Future light rail line extension in Los Angeles County, California

The Eastside Transit Corridor Phase 2 project plans to extend the Los Angeles Metro Rail E Line further southeast to connect with the Gateway Cities, continuing from a relocated Atlantic station southeast to a new Lambert station in Whittier. The extension is considered Phase 2, following the Gold Line Eastside Extension, retroactively considered Phase 1, which extended the then-Gold Line from Union Station to the current Atlantic station.

==Overview==
Los Angeles Metro has studied two alternative alignments for this extension. In 2015, Metro estimated the cost of both alignments of what was then known as the Gold Line Eastside Rail Extension at $6.0 billion (to be delivered in 2057). The plan included in the Measure M transportation funding measure is to build improvements in stages. In 2009, Metro published the Eastside Transit Corridor Phase 2 Final Alternatives Analysis Report, and in 2014 published a Draft Environmental Impact Statement/Environmental Impact Report. In February 2020, the Metro Board voted to eliminate the SR 60 alignment and combined alignment alternatives from consideration, and proceed only with the Washington Boulevard alternative of the project. The SR 60 line may be considered for construction in the future. Construction is scheduled to begin in 2029, with public service by 2035, though the project's timeline may be accelerated under the Twenty-eight by '28 initiative.

Metro merged the portion of the L Line east of Downtown Los Angeles into the E Line (which now uses the gold color instead of aqua) upon the completion of the Regional Connector Transit Project on June 16, 2023. This allows for a one-seat ride for travelers as far west as Santa Monica, with transfers to other lines at downtown stations.

In 2022, Metro recommended building the extension in phases — initially running as far as Greenwood Avenue in Montebello. Under the plan, the full extension would be studied to make way for the construction to Whittier when funds become available.

==Proposed routings and modes==
The Transit Corridor Project was originally proposed as a light rail route along Washington Boulevard. Metro studied three alternatives during its Initial Operating Study: along California State Route 60, the original concept to Whittier, and a project that built both routings.

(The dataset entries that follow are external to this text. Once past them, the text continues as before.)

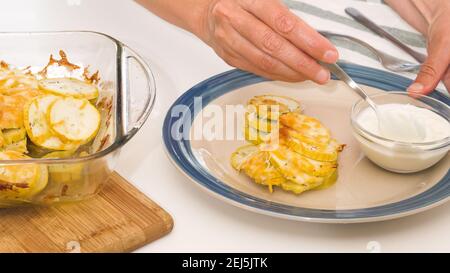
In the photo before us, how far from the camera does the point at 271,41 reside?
1.40 m

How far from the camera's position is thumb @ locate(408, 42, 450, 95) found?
5.05 feet

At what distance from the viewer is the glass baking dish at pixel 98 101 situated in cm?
115

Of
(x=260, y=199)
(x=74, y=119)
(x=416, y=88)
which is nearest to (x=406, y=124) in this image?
(x=416, y=88)

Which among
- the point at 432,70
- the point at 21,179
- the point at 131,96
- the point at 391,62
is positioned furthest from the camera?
the point at 391,62

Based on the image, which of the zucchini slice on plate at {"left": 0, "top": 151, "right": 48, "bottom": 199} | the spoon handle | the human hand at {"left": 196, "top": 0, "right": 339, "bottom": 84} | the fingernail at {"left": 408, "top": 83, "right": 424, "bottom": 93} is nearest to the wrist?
the human hand at {"left": 196, "top": 0, "right": 339, "bottom": 84}

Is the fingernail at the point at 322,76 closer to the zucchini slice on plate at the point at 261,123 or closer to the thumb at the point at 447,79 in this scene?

The combined routes would have served the communities of Montebello, Commerce, Pico Rivera, Monterey Park, South El Monte, South San Gabriel, Rosemead, Santa Fe Springs and Whittier in the east side of the county. All alternatives begin at the E Line's Atlantic station and head east.

Metro ruled out the SR 60 Freeway and combined alternative, leaving just the Washington Boulevard alternative for further consideration and study. A new maintenance yard is included as part of the extension.

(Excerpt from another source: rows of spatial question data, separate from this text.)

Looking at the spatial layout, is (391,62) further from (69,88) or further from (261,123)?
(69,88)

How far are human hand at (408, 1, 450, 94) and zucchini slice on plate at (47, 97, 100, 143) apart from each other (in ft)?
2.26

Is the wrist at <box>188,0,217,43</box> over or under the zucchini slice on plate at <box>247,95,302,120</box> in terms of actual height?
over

| Alternatives | Alignments | New trips (daily) | Estimated cost (billions) |
|---|---|---|---|
| Alternative 1: LRT | SR-60 Alternative | TBD | TBD |
| Alternative 2: LRT | Washington Boulevard Alternative | TBD | TBD |
| Alternative 3: LRT | Combined Alternative | TBD | TBD |

During the Initial Operating Segment study, Metro concluded that Alternative 1 and 3 would interfere with future SR 60 expansions. Metro would have to buy some property and remove homes needed for a maintenance facility yard, as no large vacant lots were found. In February 2020, Metro staff recommended Alternative 2, removing the route along the SR 60 freeway (Alternative 1) from further consideration, therefore also eliminating Alternative 3 in the process. Metro will focus on further studying and building the Washington Boulevard alternative.

===Route selection: Alternative 2===

Projected opening: Station; City/Neighborhood; Notes
2035: Atlantic; East Los Angeles; To be relocated.
Atlantic/Whittier
Commerce/Citadel: Commerce; To be adjacent to the Citadel Outlets.
Greenwood: Montebello
TBD: Rosemead; Pico Rivera
Norwalk: Whittier
Lambert

On April 25, 2024, Metro published the final environmental impact report (EIR) for the project, pending certification from its board of directors. Metro is also seeking to clear the project under the National Environmental Policy Act (NEPA) to qualify it for federal grant money. On May 23, 2024, the Metro board of directors certified the final EIR at a board meeting.